As promised…a peek at Out of Breath
My novel, Out of Breath, is uploaded to my server, Bookbaby.com. What does this mean? It means I get to practice patience, stillness, calming my breathing. I bring to mind every lovely person who read a page, critiqued, gave me a shake of the head, or fist pump, and especially, a word such as, ‘beautifully written…you moved me.’ Finally, I get to reflect on a three year adventure of trusting myself, to do something I’ve wanted to do since childhood: write a book. I followed my dream and it’s unfolding in front of you, in front of me. Thank you…
I would love to tell you that Out of Breath will be available tomorrow, but uploading to the e-readers takes time…roughly 10 days time. I’ve waited my whole life; surely I can wait 10 days.
Without further ado, here are the first few pages to wet your appetite! (Sorry for the goofy spacing…something gets lost in translation.) Please post your comments and let me know what you think!
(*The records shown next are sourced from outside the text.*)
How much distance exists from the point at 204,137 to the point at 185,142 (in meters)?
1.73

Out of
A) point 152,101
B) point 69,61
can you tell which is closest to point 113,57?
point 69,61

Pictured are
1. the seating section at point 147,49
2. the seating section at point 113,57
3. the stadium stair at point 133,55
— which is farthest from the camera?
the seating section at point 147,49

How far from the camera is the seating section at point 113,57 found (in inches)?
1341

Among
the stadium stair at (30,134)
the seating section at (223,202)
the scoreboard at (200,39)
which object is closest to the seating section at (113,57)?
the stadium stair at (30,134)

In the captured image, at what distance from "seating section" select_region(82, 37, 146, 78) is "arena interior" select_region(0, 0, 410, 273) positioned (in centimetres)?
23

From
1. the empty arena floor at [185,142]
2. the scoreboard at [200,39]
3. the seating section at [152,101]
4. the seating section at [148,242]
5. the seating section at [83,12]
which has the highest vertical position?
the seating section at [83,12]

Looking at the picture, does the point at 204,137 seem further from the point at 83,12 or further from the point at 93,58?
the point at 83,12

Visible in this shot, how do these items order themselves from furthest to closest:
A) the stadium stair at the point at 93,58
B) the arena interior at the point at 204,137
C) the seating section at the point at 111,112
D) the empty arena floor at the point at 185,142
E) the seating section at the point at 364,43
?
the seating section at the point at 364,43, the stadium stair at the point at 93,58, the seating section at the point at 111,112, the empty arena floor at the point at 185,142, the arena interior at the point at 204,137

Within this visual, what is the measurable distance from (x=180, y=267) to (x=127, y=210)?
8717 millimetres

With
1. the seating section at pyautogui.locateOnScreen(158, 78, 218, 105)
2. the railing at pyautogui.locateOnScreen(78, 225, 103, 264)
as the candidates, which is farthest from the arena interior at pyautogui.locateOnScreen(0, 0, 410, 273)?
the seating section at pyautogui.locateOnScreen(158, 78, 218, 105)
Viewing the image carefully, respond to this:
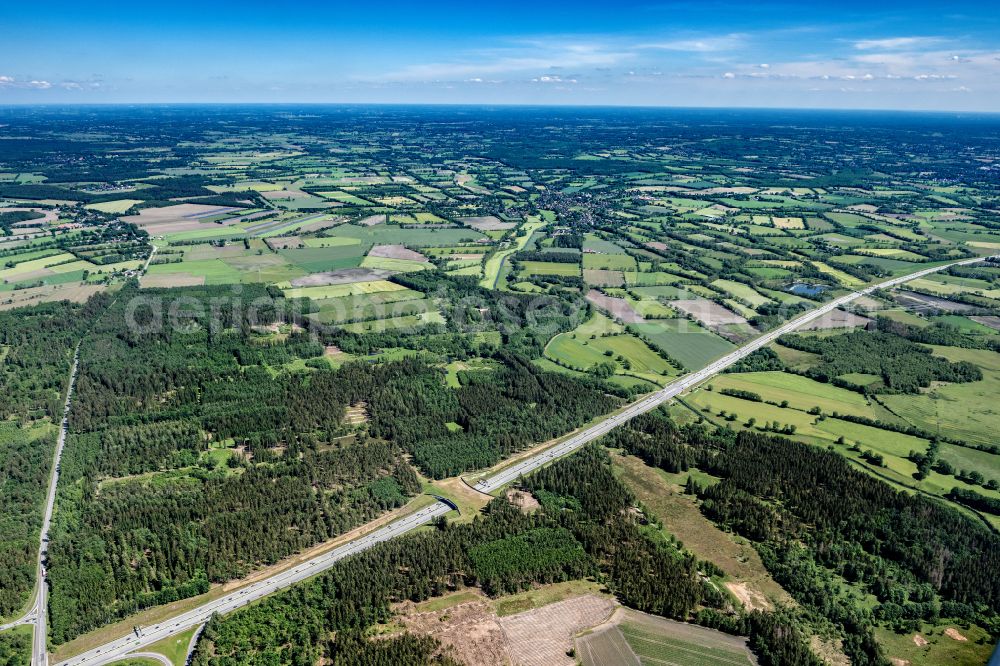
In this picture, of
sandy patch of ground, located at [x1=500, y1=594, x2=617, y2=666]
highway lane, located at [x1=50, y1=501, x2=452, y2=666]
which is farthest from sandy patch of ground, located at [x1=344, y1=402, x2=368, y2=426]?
sandy patch of ground, located at [x1=500, y1=594, x2=617, y2=666]

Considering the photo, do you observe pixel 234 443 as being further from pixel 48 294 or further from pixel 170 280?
pixel 48 294

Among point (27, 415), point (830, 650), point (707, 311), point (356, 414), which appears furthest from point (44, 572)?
point (707, 311)

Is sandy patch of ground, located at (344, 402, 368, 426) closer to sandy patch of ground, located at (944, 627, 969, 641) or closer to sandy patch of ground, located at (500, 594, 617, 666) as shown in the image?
sandy patch of ground, located at (500, 594, 617, 666)

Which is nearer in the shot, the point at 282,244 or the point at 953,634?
the point at 953,634

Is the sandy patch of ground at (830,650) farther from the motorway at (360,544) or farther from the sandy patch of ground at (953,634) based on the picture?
the motorway at (360,544)

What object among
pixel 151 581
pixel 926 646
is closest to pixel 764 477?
pixel 926 646

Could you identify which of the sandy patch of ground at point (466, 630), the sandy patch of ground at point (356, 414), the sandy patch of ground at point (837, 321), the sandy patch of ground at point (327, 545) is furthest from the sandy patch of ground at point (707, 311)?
the sandy patch of ground at point (466, 630)
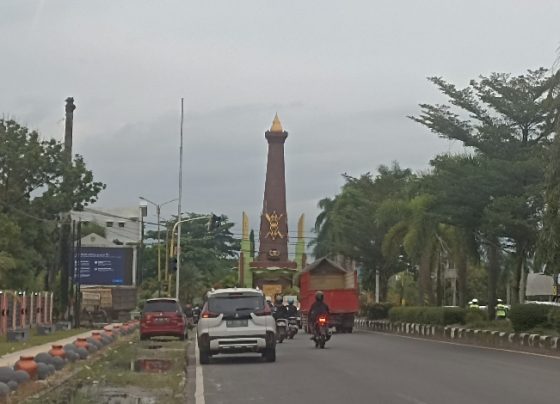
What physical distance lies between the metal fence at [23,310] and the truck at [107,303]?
7.26m

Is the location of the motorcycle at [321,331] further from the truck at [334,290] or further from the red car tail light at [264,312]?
the truck at [334,290]

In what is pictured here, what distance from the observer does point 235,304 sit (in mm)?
23531

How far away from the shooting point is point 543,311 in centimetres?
3088

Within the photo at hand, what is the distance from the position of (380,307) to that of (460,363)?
34.0 m

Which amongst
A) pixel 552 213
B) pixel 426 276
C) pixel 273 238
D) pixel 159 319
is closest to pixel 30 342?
pixel 159 319

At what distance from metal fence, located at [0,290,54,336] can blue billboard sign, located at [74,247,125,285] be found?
17801mm

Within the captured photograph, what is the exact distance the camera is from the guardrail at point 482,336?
28.4 m

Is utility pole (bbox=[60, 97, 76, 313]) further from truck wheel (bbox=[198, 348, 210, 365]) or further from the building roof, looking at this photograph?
truck wheel (bbox=[198, 348, 210, 365])

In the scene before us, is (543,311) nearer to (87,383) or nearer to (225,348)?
(225,348)

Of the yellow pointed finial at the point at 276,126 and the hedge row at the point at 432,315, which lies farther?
the yellow pointed finial at the point at 276,126

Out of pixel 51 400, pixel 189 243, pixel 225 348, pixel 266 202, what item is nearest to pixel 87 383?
pixel 51 400

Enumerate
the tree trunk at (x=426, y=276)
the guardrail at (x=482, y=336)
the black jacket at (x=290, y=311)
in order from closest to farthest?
the guardrail at (x=482, y=336) < the black jacket at (x=290, y=311) < the tree trunk at (x=426, y=276)

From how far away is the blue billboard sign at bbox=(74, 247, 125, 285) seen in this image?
65.1 m

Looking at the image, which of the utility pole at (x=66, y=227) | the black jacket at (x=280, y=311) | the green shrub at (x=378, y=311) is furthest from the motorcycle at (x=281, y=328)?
the green shrub at (x=378, y=311)
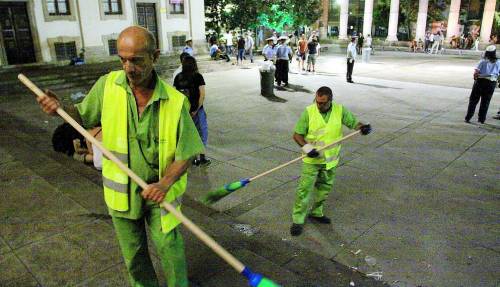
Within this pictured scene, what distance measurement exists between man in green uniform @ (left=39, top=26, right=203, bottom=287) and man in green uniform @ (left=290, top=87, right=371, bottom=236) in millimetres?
1888

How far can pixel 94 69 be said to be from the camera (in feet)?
61.0

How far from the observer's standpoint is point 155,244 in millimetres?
2670

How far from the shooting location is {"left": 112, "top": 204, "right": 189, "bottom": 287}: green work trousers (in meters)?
2.61

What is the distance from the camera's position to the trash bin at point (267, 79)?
11914 mm

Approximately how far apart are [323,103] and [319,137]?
383mm

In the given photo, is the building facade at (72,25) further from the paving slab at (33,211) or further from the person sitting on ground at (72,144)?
the paving slab at (33,211)

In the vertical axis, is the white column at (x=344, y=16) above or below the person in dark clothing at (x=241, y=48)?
above

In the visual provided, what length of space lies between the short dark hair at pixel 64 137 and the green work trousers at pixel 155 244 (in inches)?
153

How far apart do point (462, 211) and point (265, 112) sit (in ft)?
19.6

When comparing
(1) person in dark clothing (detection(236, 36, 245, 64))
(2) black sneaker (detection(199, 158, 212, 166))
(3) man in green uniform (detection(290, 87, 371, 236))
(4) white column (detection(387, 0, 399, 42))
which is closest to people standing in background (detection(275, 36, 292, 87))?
(1) person in dark clothing (detection(236, 36, 245, 64))

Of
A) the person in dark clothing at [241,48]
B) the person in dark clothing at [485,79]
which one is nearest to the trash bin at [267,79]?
the person in dark clothing at [485,79]

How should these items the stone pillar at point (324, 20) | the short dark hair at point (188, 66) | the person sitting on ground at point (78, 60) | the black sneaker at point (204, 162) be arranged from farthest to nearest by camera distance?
the stone pillar at point (324, 20) < the person sitting on ground at point (78, 60) < the black sneaker at point (204, 162) < the short dark hair at point (188, 66)

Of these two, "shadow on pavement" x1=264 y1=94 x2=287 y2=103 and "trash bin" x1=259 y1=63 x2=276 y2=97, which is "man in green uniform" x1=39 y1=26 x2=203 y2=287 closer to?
"shadow on pavement" x1=264 y1=94 x2=287 y2=103

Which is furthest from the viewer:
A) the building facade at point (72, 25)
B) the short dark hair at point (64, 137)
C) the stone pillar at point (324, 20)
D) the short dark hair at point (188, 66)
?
the stone pillar at point (324, 20)
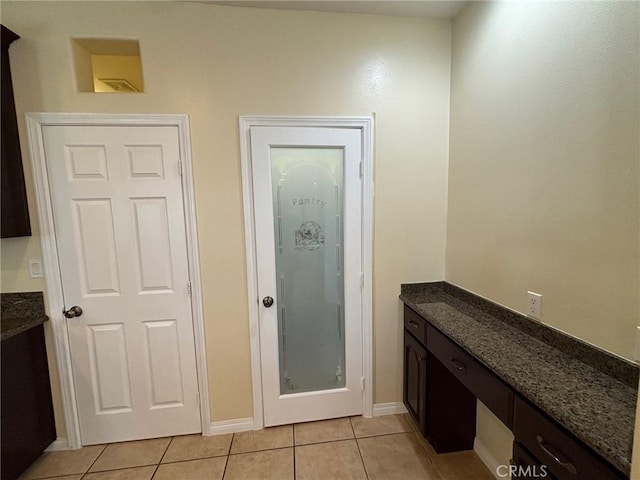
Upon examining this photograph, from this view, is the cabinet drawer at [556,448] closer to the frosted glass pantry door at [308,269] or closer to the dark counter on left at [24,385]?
the frosted glass pantry door at [308,269]

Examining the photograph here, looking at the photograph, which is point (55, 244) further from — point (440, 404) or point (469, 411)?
point (469, 411)

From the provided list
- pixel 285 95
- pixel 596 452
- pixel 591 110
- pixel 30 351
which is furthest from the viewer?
pixel 285 95

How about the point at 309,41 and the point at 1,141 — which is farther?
the point at 309,41

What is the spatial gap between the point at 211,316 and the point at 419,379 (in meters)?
1.44

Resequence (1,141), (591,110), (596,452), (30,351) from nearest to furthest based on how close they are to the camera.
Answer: (596,452)
(591,110)
(1,141)
(30,351)

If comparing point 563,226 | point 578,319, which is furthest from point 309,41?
point 578,319

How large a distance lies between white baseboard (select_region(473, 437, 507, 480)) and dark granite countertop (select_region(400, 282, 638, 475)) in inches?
33.7

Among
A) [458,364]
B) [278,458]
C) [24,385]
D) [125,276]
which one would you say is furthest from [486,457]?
[24,385]

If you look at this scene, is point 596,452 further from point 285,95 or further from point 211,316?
point 285,95

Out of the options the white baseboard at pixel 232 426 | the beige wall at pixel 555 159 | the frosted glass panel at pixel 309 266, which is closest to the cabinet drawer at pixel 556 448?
the beige wall at pixel 555 159

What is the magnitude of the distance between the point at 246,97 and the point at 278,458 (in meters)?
2.31

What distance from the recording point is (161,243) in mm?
1966

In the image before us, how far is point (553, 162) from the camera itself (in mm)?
1325

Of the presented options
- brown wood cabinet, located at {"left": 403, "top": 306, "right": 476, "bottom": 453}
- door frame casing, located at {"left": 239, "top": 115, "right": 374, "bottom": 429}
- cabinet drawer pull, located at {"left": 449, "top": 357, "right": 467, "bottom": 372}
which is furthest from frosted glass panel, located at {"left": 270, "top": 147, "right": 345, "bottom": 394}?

Here’s what I see: a closet, like a time capsule, holding clothes I’ll never wear again. My
teacher’s wardrobe, blousy and in a bouquet of color, crammed up against the left side of the closet where they’ve remained untouched for over six years. Nothing, especially a job, would get in the way, I told myself, of being the perfect mother of my two children. What other lies have I told myself to see what I needed to see? Alongside my discarded kindergarten teaching wear is my wedding dress—not the traditional, puffy sleeves, sequins or pearls. Seth and I
would have none of that. No, I strove to match his blue Hawaiian shirt with a soft, cotton white sundress and strappy sandals. I rip the dress from its hanger and feel my face flush.
My breath quickens as I sift through my maternity clothes: an oversized flowered overall get-up, cotton leggings, and thick, stretched-out wool sweaters—all of them a reminder of what they covered—you. My legs give way and I land hard on the carpet. I punch the ground as if my tantrum will somehow stomp out the fiery pain in my gut. The whole room haunts me of the life I had only two weeks ago: a framed photo of the four of us together up for a picnic on the redwood trail; a picture of Seth and me, tan, windblown, passionately in love, standing
in front of our long boards on a surf trip to Costa Rica.
I call out, just as I did that night, “Where are you Nevaeh? Why, Seth? ” My screams go unheard, echoing through the house.
There is nothing here for me. I shake until my teeth chatter. I’ve got to get out of this house. I’ll have Oma pick up something black to drape over me and then I’ll tear it to shreds and bury it. Keep an eye on her. She’s a busy one. Why did I trust him again? If I’d only thrown him out after the first relapse, or kept you by my side all night. You’d be here, with me. Right now, with your face pressed up against my breast and I could smell the sweet scent of your sweat. “Nevaeh!” I call out. All I hear is the pounding of my heart as it threatens to blow apart.
I’m startled by the sound of keys jiggling in the front door, but not enough to
“Alyssa, it’s just Oma. Daisy’s staying at Carolyn’s for the evening. Thought it’d do her some
good,” I hear my grandmother call out in a high-pitched, nervous voice. She’s my anchor, but even anchors get ripped up in storms.
“I’m in here,” I say in a raspy voice. My throat is sore and parched.
She appears in the doorway, slightly askew, favoring her hip that is starting to give her trouble. It’s as though Nevaeh’s death has caught up to her all at once and she finally looks all of her seventy-seven years.
“I thought maybe you might need this.” She pulls out a fitted, black skirt and long sleeved black blouse—my funeral dress.
“Thanks. I don’t have anything,” I reply, pointing to the closet. Her eyes look over toward the wedding dress that is crumpled beside me. She cocks her head and purses her lips together.
“Everything is much bleaker at night.” I know she’s referring to my marriage with Seth, or
rather, separation from him.
“Oma, it’s not the night that makes it bleak. I can’t see any hope. Nothing. I wish I’d died with her.” I grab my knees and pull them tight against my chest. My back muscles ache from night after night of wakefulness.
Oma squats beside me, grunting on the way down, then pulls me into her warm, soft body. As a child, about the only thing that comforted me was the feel of what I called “the lumps” of my grandmother—her oversized bosom and rolls of doughy flesh are like my security blanket. I let her comfort me, wanting to crawl inside her and disappear. “Shh, now don’t say such things. God needs you here for our Daisy.”
Daisy. Poor Daisy. My five-year-old hasn’t spoken a word since the night her little sister drowned. The last sound she made was a shrill scream.